Oracle Cloud Infrastructure Documentation

IAM Regions



A region is a localized geographic area in the Oracle cloud, for example, Frankfurt, Germany or Ashburn, Virginia (USA). Many Oracle Cloud Infrastructure resources are region-specific, including Oracle Data Safe.

When you sign up for Oracle Cloud Infrastructure, Oracle creates a tenancy for you in one region. This is your home region. Your home region is where your Oracle Cloud Infrastructure Identity and Access Management (IAM) resources are defined. When you subscribe to another region, your IAM resources are available in the new region, however, the master definitions reside in your home region and can only be changed there.

Resources that you can create and update only in the home region are as follows:

  • Users
  • Groups
  • Policies
  • Compartments
  • Dynamic groups
  • Federation resources

When you subscribe your tenancy to a new region, all the policies from your home region are enforced in the new region. If you want to limit access for groups of users to specific regions, you can write policies to grant access to specific regions only.

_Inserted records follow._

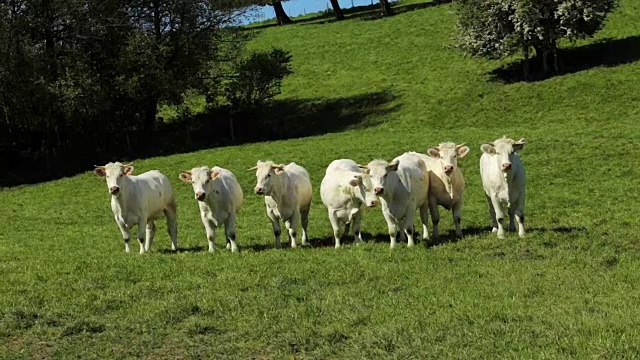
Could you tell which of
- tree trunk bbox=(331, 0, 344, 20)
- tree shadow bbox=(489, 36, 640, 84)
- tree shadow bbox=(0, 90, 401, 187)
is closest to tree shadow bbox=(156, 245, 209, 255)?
tree shadow bbox=(0, 90, 401, 187)

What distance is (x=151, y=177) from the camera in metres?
17.7

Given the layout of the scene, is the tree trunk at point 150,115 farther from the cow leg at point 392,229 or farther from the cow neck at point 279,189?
the cow leg at point 392,229

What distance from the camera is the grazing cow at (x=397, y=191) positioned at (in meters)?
14.8

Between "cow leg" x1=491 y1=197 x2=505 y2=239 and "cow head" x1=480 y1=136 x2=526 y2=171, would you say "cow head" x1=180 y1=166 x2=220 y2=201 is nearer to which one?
"cow head" x1=480 y1=136 x2=526 y2=171

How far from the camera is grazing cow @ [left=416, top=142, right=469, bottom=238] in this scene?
16.4 metres

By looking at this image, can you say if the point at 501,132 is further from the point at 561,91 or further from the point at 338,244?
the point at 338,244

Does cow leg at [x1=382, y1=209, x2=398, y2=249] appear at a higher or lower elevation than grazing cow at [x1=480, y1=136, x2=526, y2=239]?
lower

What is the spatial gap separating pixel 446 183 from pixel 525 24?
26317 millimetres

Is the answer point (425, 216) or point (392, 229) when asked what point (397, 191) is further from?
point (425, 216)

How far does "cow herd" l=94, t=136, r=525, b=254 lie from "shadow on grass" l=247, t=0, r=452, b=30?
55241 mm

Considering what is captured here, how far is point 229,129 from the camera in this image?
4488 centimetres

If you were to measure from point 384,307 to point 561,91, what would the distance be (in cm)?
3219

A tenancy administrator or an Oracle Data Safe administrator can enable the Oracle Data Safe service in any region of his or her tenancy. In the figure at the top of the page, there are three regions: US East (Ashburn), Germany Central (Frankfurt), and India West (Mumbai). US East is the home region for the tenancy. Oracle Data Safe is enabled in the India West region, but not in any other region. Frankfurt and Mumbai retrieve Oracle Cloud Infrastructure Identity and Access Management (IAM) resources, such as users, groups, and compartments, from the home region. Each region has its own resources. Frankfurt has a Finance database instance and Mumbai has a Sales database instance. The home region has IAM resources, a virtual cloud network (VCN), Human Resources database, block volumes, and virtual machine instances.

Any regular group in the tenancy can sign in to the Oracle Data Safe service without needing permission through a policy. However, to utilize features and resources in Oracle Data Safe, the regular group requires Oracle Data Safe privileges. Oracle Data Safe resources are specific to each Oracle Data Safe service. For example, suppose a user creates a data masking policy in the Oracle Data Safe service in the Phoenix region. If the user signs in to the Oracle Data Safe service in the Frankfurt region, the user will not be able to access the data masking policy.

Registered target databases in Oracle Data Safe are region-specific too, although the actual target databases can reside in any region of the tenancy.